## YOUR OBJECTIVE
Lay out the lines from the line containing "Which is farthest from point" through the end of the entries as a Markdown table with the columns Row and Line. Skip blank lines.
======== DATA FOR THIS EXERCISE
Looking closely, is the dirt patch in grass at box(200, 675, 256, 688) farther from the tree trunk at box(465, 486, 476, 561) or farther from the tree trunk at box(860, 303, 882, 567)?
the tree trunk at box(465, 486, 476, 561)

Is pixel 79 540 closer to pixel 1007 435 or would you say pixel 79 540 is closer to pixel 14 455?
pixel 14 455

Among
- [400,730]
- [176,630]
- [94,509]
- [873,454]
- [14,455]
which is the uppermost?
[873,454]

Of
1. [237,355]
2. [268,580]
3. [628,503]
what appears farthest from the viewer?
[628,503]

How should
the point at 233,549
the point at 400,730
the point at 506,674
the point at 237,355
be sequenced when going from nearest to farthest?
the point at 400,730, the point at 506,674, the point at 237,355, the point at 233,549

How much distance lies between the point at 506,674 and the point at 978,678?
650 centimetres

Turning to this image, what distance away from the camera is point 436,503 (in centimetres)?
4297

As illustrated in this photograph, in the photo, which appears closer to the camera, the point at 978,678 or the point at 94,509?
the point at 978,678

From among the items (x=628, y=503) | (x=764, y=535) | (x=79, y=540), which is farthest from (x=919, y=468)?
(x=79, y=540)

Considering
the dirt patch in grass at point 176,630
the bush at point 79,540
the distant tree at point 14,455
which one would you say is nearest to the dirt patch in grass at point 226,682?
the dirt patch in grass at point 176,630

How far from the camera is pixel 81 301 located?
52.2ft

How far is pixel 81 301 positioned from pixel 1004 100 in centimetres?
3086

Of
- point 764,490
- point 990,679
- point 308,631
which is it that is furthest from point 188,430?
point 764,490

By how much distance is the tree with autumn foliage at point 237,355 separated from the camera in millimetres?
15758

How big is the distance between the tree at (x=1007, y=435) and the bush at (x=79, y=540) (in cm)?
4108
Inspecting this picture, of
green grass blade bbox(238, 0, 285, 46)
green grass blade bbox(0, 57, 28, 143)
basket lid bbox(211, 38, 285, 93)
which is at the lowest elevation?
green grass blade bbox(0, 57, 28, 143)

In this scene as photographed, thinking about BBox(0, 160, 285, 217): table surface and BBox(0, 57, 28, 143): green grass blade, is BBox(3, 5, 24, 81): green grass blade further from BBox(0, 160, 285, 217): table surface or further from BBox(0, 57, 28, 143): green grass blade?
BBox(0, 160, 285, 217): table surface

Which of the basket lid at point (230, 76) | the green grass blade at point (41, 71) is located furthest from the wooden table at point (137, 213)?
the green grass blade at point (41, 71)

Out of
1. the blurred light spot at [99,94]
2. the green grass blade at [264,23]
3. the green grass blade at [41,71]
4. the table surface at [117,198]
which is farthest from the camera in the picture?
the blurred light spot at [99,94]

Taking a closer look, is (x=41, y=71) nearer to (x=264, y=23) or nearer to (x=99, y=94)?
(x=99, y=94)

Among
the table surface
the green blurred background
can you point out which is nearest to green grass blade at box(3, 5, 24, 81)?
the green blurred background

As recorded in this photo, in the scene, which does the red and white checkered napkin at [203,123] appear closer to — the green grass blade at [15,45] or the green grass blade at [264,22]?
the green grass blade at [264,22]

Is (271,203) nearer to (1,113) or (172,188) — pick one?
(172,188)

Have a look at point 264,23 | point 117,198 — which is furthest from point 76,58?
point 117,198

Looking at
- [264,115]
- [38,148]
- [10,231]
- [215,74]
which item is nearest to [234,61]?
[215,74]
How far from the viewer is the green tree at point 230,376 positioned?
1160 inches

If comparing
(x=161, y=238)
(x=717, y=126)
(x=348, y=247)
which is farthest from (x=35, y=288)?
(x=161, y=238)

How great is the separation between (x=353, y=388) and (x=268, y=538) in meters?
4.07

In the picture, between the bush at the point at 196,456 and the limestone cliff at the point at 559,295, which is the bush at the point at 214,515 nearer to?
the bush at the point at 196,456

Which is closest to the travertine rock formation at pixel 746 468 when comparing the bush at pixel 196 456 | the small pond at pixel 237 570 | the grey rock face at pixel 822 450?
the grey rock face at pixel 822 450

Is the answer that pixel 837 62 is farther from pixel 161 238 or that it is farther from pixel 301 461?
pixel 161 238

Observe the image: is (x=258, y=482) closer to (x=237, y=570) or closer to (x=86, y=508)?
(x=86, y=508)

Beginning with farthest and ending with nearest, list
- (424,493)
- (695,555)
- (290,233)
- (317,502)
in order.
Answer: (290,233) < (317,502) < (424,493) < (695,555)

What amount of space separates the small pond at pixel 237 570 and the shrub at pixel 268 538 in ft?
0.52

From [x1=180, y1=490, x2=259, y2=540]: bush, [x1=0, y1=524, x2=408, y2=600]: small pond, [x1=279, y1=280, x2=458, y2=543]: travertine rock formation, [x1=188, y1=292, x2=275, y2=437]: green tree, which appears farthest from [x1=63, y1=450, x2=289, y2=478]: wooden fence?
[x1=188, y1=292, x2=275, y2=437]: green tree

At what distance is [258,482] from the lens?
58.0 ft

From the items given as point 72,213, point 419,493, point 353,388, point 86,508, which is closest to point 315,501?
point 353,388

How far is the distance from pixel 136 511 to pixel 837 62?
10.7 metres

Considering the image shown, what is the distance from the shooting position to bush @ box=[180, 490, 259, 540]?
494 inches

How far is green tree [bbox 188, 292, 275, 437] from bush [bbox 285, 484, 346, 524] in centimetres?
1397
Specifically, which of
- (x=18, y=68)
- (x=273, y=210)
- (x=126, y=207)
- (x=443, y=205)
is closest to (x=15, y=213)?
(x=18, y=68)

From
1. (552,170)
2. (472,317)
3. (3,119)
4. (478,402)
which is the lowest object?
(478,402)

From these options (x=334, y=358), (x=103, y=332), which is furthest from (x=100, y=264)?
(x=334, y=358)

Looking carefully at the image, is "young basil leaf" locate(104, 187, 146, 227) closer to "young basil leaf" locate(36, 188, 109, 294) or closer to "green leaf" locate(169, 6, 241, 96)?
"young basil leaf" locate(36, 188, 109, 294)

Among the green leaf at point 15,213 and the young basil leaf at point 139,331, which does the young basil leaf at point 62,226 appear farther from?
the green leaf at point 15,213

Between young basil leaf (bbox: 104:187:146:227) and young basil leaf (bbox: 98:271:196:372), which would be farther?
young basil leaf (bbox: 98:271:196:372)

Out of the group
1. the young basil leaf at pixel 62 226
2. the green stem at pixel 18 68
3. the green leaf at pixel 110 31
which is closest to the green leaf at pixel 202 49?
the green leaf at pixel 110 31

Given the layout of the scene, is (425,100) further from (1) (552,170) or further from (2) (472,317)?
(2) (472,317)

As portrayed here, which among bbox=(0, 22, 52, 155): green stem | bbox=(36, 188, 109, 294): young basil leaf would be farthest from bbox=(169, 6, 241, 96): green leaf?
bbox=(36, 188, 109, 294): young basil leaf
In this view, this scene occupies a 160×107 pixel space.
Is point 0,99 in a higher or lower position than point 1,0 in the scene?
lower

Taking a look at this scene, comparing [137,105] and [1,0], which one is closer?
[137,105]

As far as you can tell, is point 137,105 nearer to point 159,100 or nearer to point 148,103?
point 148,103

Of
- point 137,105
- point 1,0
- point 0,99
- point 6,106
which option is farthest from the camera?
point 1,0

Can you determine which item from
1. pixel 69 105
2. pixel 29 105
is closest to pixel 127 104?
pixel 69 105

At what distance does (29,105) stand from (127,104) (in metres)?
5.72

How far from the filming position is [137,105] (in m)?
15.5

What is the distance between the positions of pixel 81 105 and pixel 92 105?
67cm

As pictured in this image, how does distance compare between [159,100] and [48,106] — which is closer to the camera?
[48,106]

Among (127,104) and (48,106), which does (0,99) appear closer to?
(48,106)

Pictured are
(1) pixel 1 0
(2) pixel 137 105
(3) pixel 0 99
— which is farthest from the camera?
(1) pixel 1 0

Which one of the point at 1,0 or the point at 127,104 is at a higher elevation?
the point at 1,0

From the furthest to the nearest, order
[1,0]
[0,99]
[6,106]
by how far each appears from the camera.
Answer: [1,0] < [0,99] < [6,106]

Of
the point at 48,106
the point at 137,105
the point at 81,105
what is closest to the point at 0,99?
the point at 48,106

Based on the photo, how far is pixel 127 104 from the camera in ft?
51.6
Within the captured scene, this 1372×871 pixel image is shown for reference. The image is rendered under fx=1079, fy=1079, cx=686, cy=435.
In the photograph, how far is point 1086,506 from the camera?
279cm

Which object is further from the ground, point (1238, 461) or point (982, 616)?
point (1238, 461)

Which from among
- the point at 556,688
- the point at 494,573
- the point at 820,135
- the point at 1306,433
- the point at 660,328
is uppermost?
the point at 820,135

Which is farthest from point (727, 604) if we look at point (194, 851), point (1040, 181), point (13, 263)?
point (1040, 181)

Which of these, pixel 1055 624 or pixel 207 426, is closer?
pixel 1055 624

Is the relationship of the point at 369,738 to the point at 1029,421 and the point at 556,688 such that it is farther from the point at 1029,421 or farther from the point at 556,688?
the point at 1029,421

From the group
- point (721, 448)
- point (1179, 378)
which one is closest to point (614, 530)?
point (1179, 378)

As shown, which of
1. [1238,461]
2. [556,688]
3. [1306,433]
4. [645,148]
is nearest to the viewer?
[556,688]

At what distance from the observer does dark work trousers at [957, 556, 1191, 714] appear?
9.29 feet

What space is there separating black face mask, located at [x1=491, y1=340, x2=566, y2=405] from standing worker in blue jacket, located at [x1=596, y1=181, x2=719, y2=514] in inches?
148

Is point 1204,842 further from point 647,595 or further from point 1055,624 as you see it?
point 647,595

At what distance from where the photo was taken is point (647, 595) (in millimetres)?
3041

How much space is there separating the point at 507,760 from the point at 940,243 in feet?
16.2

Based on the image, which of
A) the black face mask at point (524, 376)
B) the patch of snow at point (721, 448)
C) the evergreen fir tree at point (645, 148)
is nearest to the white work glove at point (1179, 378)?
================
## SOLUTION TO THIS PROBLEM
| Row | Line |
|---|---|
| 1 | Which is farthest from point (727, 604) if we look at point (194, 851), point (1040, 181), point (13, 263)? |
| 2 | point (1040, 181) |
| 3 | Which of these, pixel 1055 624 or pixel 207 426, is closer? |
| 4 | pixel 1055 624 |
| 5 | Is the relationship of the point at 369,738 to the point at 1029,421 and the point at 556,688 such that it is farther from the point at 1029,421 or farther from the point at 556,688? |
| 6 | the point at 1029,421 |
| 7 | From the group |
| 8 | - point (721, 448) |
| 9 | - point (1179, 378) |
| 10 | which one is closest to point (614, 530)? |
| 11 | point (1179, 378) |
| 12 | As shown, which of |
| 13 | 1. [1238,461] |
| 14 | 2. [556,688] |
| 15 | 3. [1306,433] |
| 16 | 4. [645,148] |
| 17 | is nearest to the viewer? |
| 18 | [556,688] |
| 19 | At what distance from the observer does dark work trousers at [957, 556, 1191, 714] appear? |
| 20 | 9.29 feet |
| 21 | What space is there separating black face mask, located at [x1=491, y1=340, x2=566, y2=405] from standing worker in blue jacket, located at [x1=596, y1=181, x2=719, y2=514] in inches? |
| 22 | 148 |
| 23 | Is point 1204,842 further from point 647,595 or further from point 1055,624 as you see it? |
| 24 | point 647,595 |
| 25 | At what distance from where the photo was taken is point (647, 595) (in millimetres)? |
| 26 | 3041 |
| 27 | How much space is there separating the point at 507,760 from the point at 940,243 in feet? |
| 28 | 16.2 |
| 29 | Based on the image, which of |
| 30 | A) the black face mask at point (524, 376) |
| 31 | B) the patch of snow at point (721, 448) |
| 32 | C) the evergreen fir tree at point (645, 148) |
| 33 | is nearest to the white work glove at point (1179, 378)? |